Nearly 20 years have passed since Robin Hobb introduced FitzChivalry Farseer to fantasy fans, and in that time the genre’s favourite bastard son has become one of its most famous characters.
The Farseer trilogy took Fitz from outcast child to hardened assassin, but as this first book in new series The Fitz And The Fool opens our hero is both older and wiser. Fitz is living a quiet life as Tom Badgerlock of Withywoods manor. But the violence of his past inevitably sends him back on the path of epic adventure.

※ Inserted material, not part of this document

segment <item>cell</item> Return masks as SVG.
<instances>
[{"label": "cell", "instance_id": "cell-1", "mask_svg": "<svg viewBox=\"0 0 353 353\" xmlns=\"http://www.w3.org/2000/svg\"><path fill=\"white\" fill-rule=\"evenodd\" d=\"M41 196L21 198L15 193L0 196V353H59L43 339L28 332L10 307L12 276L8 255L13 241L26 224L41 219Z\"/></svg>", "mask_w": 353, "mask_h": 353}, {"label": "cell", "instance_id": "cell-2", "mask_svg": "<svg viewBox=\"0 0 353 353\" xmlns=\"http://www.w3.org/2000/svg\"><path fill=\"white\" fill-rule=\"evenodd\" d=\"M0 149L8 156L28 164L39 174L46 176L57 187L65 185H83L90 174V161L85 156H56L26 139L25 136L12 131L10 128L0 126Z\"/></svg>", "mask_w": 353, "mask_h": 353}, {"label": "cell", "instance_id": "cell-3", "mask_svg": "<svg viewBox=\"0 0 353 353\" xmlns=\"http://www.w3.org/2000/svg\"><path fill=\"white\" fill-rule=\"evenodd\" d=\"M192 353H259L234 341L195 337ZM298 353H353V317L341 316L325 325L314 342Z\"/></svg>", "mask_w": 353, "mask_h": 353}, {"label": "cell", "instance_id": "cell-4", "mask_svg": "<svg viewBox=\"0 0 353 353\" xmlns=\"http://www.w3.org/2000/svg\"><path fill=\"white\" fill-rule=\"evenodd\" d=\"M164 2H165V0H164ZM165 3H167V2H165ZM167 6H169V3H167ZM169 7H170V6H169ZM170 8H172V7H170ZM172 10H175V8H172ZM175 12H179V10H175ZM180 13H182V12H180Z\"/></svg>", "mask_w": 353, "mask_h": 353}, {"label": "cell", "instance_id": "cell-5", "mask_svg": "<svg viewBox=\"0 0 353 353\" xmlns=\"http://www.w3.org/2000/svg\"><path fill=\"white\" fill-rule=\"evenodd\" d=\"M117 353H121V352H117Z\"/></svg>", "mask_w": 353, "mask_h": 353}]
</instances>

Hobb’s brand of fantasy is notably gentle, especially compared to the fashion for high-action “grimdark” fantasies in recent years, but for much of its length Fool’s Assassin reads like a domestic drama, thanks to its focus on the daily life of Tom Badgerlock and his family. George RR Martin calls Hobb’s work “fantasy as it ought to be written”, but in truth this latest volume is markedly more sophisticated than much epic fantasy; a slow-paced character study that takes us deep into the life of its hero. When the epic story does explode into life, it is all the more shocking and unexpected for it.
Robin Hobb is without question among the two or three finest writers of fantasy working today, and in Fool’s Errand she brings a new complexity to the genre, and to the character of FitzChivalry Farseer.